Глаза у Наташи сухо блеснули, в уголках губ вдруг проявилась незнакомая ранее скорбь. Девушка поколебалась миг, другой, потом выдавила из себя тяжелым полушепотом:
– Тридцать пять.
Я невольно поморщился, и на миг мне показалось, что сейчас огребу пощечину.
– Вот только жалеть меня не надо, – ровно выговорила Кузя.
– Не получается, правда, – пробормотал я виновато и с силой помял ладонями лицо.
«Черт, лучше бы врезала…» – быстрый массаж как-то враз уставших глаз облегчения не принес.
Нет, конечно, я знал, что рос в благоприятной среде, ну а сейчас так и вовсе…
Но откуда взялась эта моя слепота?
Нет, понятно, что и Паштет, и Яська, и, вот, Кузя – все они просто прячутся за фасадом показного благополучия. Но почему я так охотно им подыгрывал?! Берег их душевный покой? Или… свой?
– О-хо-хо… – вырвалось из меня тоскливо.
Я нехотя оторвал ладони от лица. Кузя смотрела на меня внимательно и строго.
– Ладно, – сказал примиряюще, – есть идея.
Наташа переступила с ноги на ногу и промолчала.
Вот этого у нее было не отнять: она умела иногда вовремя промолчать. Как по мне, так это говорило об ее уме больше, чем все сказанные ею слова.
– Смотри, – начал я, – про поисковый отряд на майские ты же слышала?
Она кивнула:
– Слухи ходят. Твоя затея?
– Моя, моя, – подтвердил я, – от нас поедет команда из десяти человек. Ты, если захочешь, будешь в их числе. Но пока не о том речь… Чернобурка пообещала, что нам выдадут комплекты какой-то новой армейской формы. Я примерно представляю, что это такое. Хочу ее немного доработать: на рукав – вышитые знаки с символом и надписью «поисковый отряд», на грудь – планку с именем и фамилией. Ну и еще по мелочи… Но времени на все это у меня нет. Могу только показать, обучить, дать материалы и заплатить за работу. Ну, скажем… рублей по семь за комплект?
Кузя глубоко вздохнула и приоткрыла рот, чтобы что-то сказать, но тут радостное удивление на ее лице сменилось недоумением, а потом и вовсе подозрительным прищуром.
– Зачем? – спросила она, – зачем тебе это надо?
– Ты или мероприятие? – я действительно не понял ее вопроса.
Она чуть поколебалась, выбирая:
– Давай начнем с твоей общественной, – тут она явственно прифыркнула, – активности.
– У меня есть план, – откликнулся я и замолк.
Она изогнула бровь, подталкивая меня к продолжению.

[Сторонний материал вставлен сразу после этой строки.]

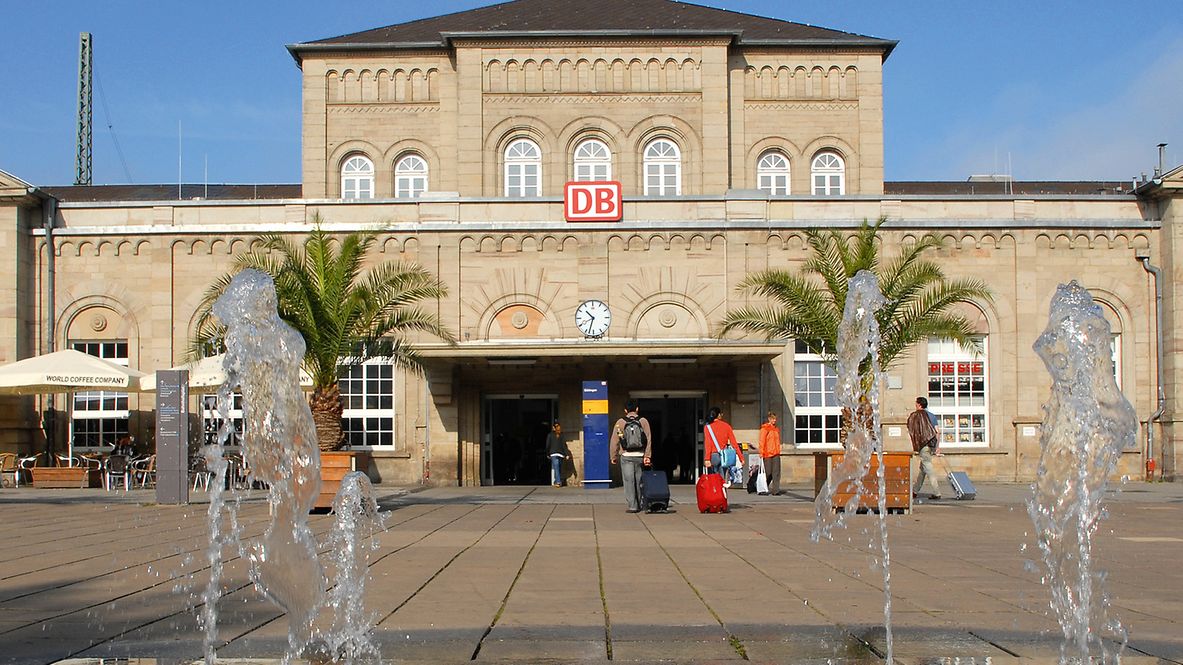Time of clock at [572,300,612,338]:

– … его я рассказывать не хочу, – невозмутимо закончил я.
– Мне не хочешь?
– Никому не хочу.
Наташа помолчала, покусывая уголок нижней губы, потом согласилась:
– Хорошо, имеешь право. Тогда… Тогда я. Вокруг тебя аж две девицы сейчас вьются… Зачем ты при этом начинаешь эту возню со мной? – Наташа помолчала, словно что-то взвешивая про себя, потом посмотрела на меня со скрытой надеждой: – Потому что они еще дети?

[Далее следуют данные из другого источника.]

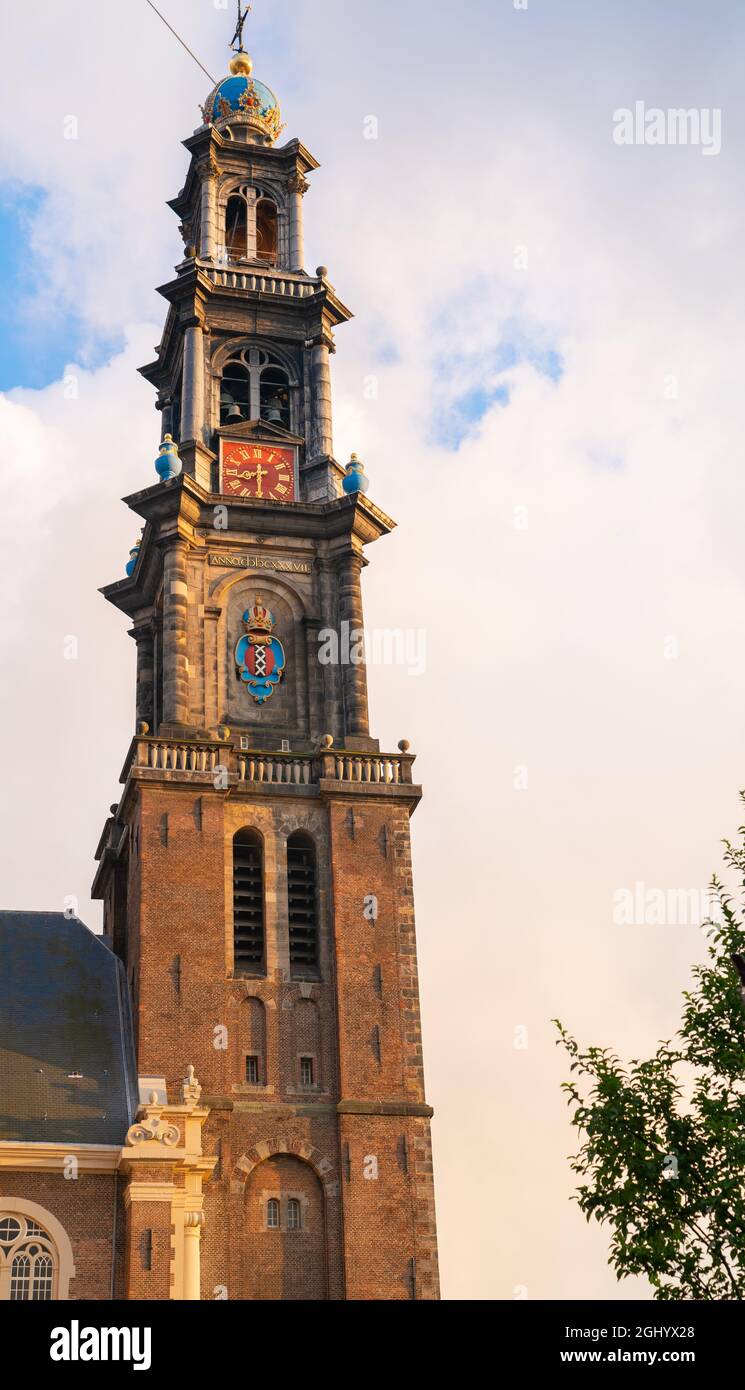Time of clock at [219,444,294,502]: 8:30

– Интересная, многозначительная гипотеза… – протянул я, ошарашенный.
Кузя неожиданно зарумянилась.
Я продолжил:
– Нет, не потому, не выдумывай лишку. Наверное, так: ты – особь жизнеспособная… – «оcобь» напротив обиженно хмыкнула. Я примиряюще улыбнулся и подвел черту: – Тащить тебя по жизни не надо, только помочь, направить в нужную сторону. А на это некий резерв возможностей у меня сейчас есть.
– Резерв возможностей… – эхом повторила Кузя, и глаза ее затуманились. Потом она начала нерешительно: – А может… мы все-таки…

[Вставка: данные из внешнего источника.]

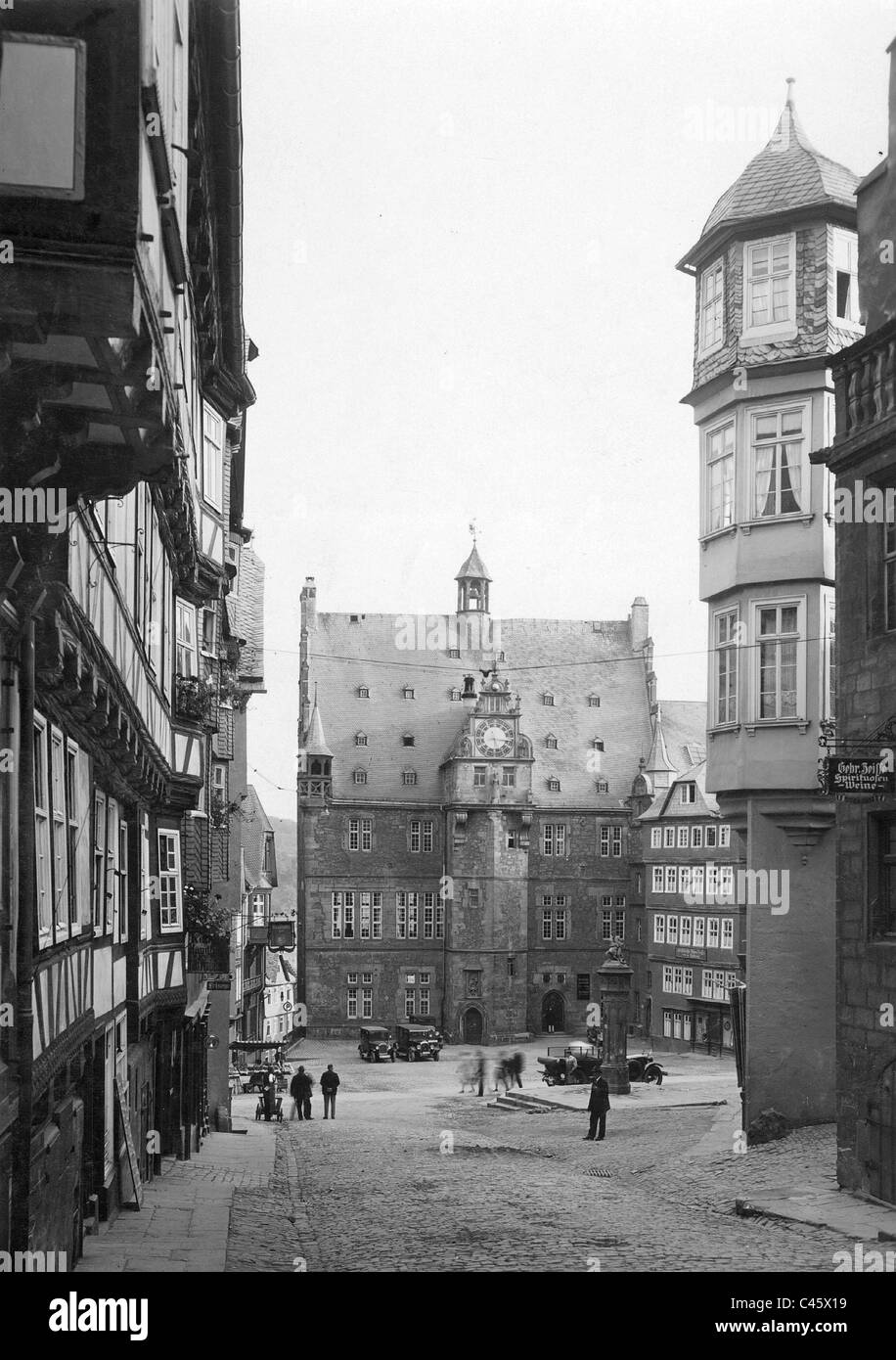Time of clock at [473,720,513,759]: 5:15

– Не может, – прервал я жестко и, поморщившись, добавил уже гораздо мягче: – забудь, всем будет проще.
Кузя склонила голову и некоторое время с интересом изучала носки своих туфелек. Потом посмотрела мне в глаза:
– Как скажешь, – сказала ровным голосом и как-то очень спокойно улыбнулась мне.
Вдоль моего позвоночника промаршировала рота мурашек.
– Наташа, только без провокаций, – попросил я, внезапно озаботившись этим вопросом.
– Конечно, – она была сама покладистость, – да я и слова-то такого не слыхала. Когда начнем?